Despite all these shortcomings, CPT, by Bolton and Zahirovic’s account, effectively illustrates the binding, bonding, and bridging approach formalized later for the context of the conflict in Mindanao. This 3B method focuses on three sets of activities: binding activities focus on self-transformation (including through trauma healing processes); bonding activities direct attention to intra-group relation-building as constituting a necessary stage for inter-group dialogue and collaboration, which represent the third bridging type of activities. According to Bolton and Zahirovic, CPT demonstrated the role of trauma healing and self-transformation in the 3B method in particular as mechanisms for inter-ethnoreligious recognition.
Focusing on youth and other potential spoilers as loci of reconciliation through trauma healing and “counter-messaging” suggests that hermeneutical work that draws upon religio-cultural and historical literacy is a necessary, if less attended to, dimension of the assessment of CPT in BiH as a peacebuilding mechanism. Indeed, the case study of CPT illuminates the distinct ways in which the 3B approach could operate in transforming narratives, perceptions of the “other,” and societal reconciliation through inter-ethnoreligious engagement and truth-telling. Like in Mindanao where religious and indigenous leaders in the barangays were key to implementing 3B, CPT too highlights the potential role of religious actors in promoting such projects for social cohesion. By “counter-messaging,” I mean the ways in which re-interpretive work counters the various levels at which exclusionary narratives and other-ing unfold in the media and in school curricula.
While, in Mindanao, the effectiveness of the 3B program was measured in terms of capacity to mediate land conflicts among Christians, Muslims, and other indigenous people, in BiH the effectiveness of CPT was measured by tracking attitudinal shifts and greater recognition of the other’s authentic narratives among Bosniaks, Croats, and Serbs.
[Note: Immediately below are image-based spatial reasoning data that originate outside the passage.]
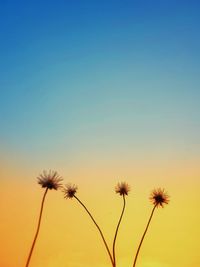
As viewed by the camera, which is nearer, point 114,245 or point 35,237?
point 35,237

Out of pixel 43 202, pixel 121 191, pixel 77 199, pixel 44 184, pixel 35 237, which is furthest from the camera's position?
pixel 121 191

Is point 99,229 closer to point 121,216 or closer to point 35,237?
point 121,216

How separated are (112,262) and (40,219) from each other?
908 inches

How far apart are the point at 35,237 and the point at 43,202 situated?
4.88m

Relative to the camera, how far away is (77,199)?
64062 mm

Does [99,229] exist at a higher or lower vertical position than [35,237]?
higher

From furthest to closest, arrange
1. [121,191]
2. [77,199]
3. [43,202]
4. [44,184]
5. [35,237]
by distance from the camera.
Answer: [121,191]
[77,199]
[44,184]
[43,202]
[35,237]

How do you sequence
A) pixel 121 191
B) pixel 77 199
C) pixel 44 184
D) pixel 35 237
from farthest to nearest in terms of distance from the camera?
pixel 121 191, pixel 77 199, pixel 44 184, pixel 35 237

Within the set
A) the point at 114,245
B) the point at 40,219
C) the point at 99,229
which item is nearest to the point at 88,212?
the point at 99,229

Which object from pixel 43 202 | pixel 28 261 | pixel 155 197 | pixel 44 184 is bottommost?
pixel 28 261

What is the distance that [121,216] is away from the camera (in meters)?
69.9

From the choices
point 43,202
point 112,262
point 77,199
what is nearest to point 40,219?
point 43,202

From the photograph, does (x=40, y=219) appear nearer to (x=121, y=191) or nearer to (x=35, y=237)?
(x=35, y=237)

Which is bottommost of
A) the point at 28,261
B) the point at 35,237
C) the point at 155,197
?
the point at 28,261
To reach such transformative spaces, it is necessary to engage more deeply with questions of how stereotyping of other ethnoreligious communities can be combated through counter-messaging (including through transgressive theatre) and challenging historiographical accounts in text books. The role of religion, therefore, is more interpretive than instrumental as in the case of Mindanao, where traditional religious leaders were identified for the communal traction they already possessed and which was enhanced through inter- and intra-religious work as well as training in more “secular” conflict resolution skills. By contrast, inter-ethnoreligious action in BiH–and especially action that could offer pathways to reconciliation and desegregation of ethnoreligious spheres–requires re-narrating religion’s intersections with national historiographies and their reproduction in media and popular artistic expressions. Hence, such an analysis calls for more research on how religious literacy can participate in peace media, art, youth engagement, and curricula development pertaining to efforts for re-narration and cultivation of empathy and inclusive democratic praxis.